But he’s not all doom. “Some of the things that need to be done are very simple. For instance, someone had the smart idea of painting London buses white on the roof. It didn’t cost anything, but it reduced the heat burden on passengers.

“This is an issue that is global in scale and it’s going to last for a long time. When people say you can help by changing a light bulb the difference in scale between the problem and the solution makes some people disbelieve, and switch off. But the fact is that a lot of people doing a little bit really is effective.”

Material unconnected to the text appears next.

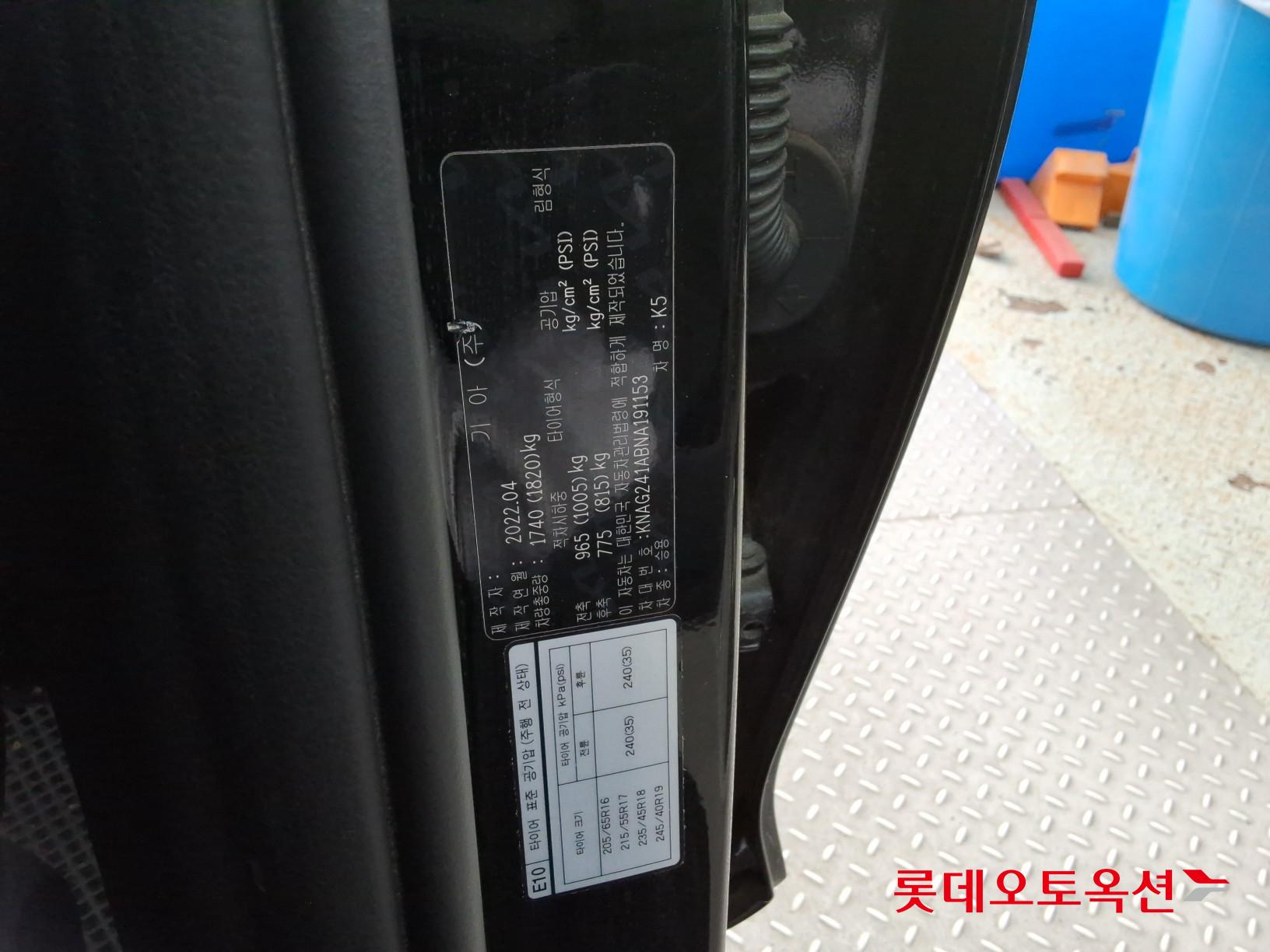 기아자동차 K5 2022 - 이미지 35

West believes his paymasters in government are finally getting to the point of asking, before introducing any new policy, ‘Is this robust under climate change?’ That may be so, but the programme shows the folly of recent decisions, such as John Prescott’s plan to build hundreds of thousands of homes on the Thames Gateway. These will use up scarce freshwater and are also at grave risk of flooding. Building a new Thames barrier further out will cost an estimated £20bn. Smaller communities elsewhere, unlikely to get similar protection, will protest fiercely.

To be fair, the decisions facing government are difficult, as the BBC makes clear in another new initiative – an interactive game, Climate Challenge, launched this week on its website. As “President of Europe”, players choose policies to reduce emissions over the 21st century, while making sure there is enough electricity, water and food for the people, and managing spending to remain popular with voters.

As a game of strategy like Sim City, Climate Challenge should enjoy wide appeal. The BBC expects as many as 10m unique plays.

Like the climate modelling underlying Attenborough’s programme, Climate Challenge would not have come about without Myles Allen, who happened to be in the pub one day with a colleague and her husband, eco-worrier Gobion Rowlands.

“When I started looking into climate change,” says Rowlands, managing director of an Oxford-based games company, “I was frankly rather depressed. But as we looked into it we realised there’s a lot we can do.” Allen encouraged him to create the game, provided technical input, and introduced Rowlands to the BBC.

In trials, participants reported that they felt more positively about their own role in tackling climate change as a result of playing the game. Nearly half said the game had given them a better understanding of climate change. The World Economic Forum recently used it to train executives about the issues surrounding climate change.

Trying the game myself, I introduced policies that “emitted a very low level of carbon… well done!” (As the game told me.) Better still, the economy grew continuously under my charge. But I was soon voted out of office: “You were a deeply unpopular leader who cared nothing for the happiness of the population.” My least popular policies were discouraging flying, and raising the retirement age to 70.

Keep trying, says Rowlands, who based the policies on actual government policy documents. “It’s a good game for replaying. Some players have actively tried to destroy the world. And that’s fine, because they learn from that too.”

Allen, likewise, urges ongoing effort. “My only criticism of the documentary is that you might watch and think it’s all over. As scientists we are very keen for people to keep doing climate simulations.”

Does he think, on balance, that humankind is doomed? “In the very long term I’m relatively optimistic, simply because our children won’t tolerate what they see around them. But I’m less optimistic that we will solve it in the most economic manner, as soon as possible, as the Stern Report recommended. Past performance on other problems suggests we may leave it too late.”